TDR and Type 2 Diabetes
The amount of weight that’s possible to lose as a result of TDR has been shown to reverse the disease process underlying type 2 diabetes, putting the condition into remission. This is a life-changing discovery that could change the nature of type 2 diabetes care, improving patient health and saving the NHS vast amounts of money. Not only is TDR more successful in helping people lose weight than other treatments, its capacity to reverse type 2 diabetes reduces the number of people both needing medication and experiencing complications of the condition.

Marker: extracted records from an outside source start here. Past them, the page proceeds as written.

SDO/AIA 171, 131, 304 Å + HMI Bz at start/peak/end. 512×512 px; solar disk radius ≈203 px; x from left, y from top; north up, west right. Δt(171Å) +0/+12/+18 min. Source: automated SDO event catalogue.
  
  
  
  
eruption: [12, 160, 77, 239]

Following the astounding results from the DiRECT trial, the team are now exploring whether TDR can be used to reverse type 2 diabetes in people who don’t need (or shouldn’t!) to lose a substantial amount of weight. In the study, called ReTUNE, the team investigated whether people with type 2 diabetes who are of a healthy weight can enter remission following 2-week cycles of TDR. As they are of a healthy weight, 3 months of TDR wouldn’t be safe-they simply don’t need to use that much weight-but a short burst could be enough to reduce the amount of fat in the liver and pancreas (it’s this internal fat that affects natural blood sugar regulation). ReTUNE has only just finished but the early results look promising-from the first data collection, participants on the TDR programme lost weight and fat from their liver and pancreas, and two-thirds entered remission.
Gradual Weight Loss: A Sustainable Approach
If losing body fat is your goal, lose it slowly, at the rate of only a couple of pounds per month. Keep your metabolic rate high and preserve muscle mass by making only a subtle reduction in caloric intake. Gradual diets have been shown to be more sustainable and have a less negative impact on your metabolic rate compared with crash diets. Gradual diets can also help maintain energy levels enough to exercise, which can help you lose weight. These types of diet also preserve the function of our mitochondria - the calorie-burning powerhouses in our muscles. The ideal diet is one that reduces body weight by around 0.5 to 1kg a week.
Fats and carbohydrates use fewer calories to power digestion, compared with protein. Indeed, high-protein diets increase your metabolic rate 11-14% above normal levels, whereas diets high in carbohydrates or fats can only do this by 4-8%. As such, try to ensure around 30% of your day’s calories are made up of protein when trying to lose weight. High-protein diets also help you feel fuller for longer.
Lifestyle Changes for Long-Term Health
Aim for lifestyle changes that switch your mindset to eating for health not size. This approach includes supporting and acknowledging your relationship with food, being flexible with eating, and accepting and welcoming all foods that support our physical health and emotional health. We can all be healthy in our own way and time, especially with the individualized help of our health care team.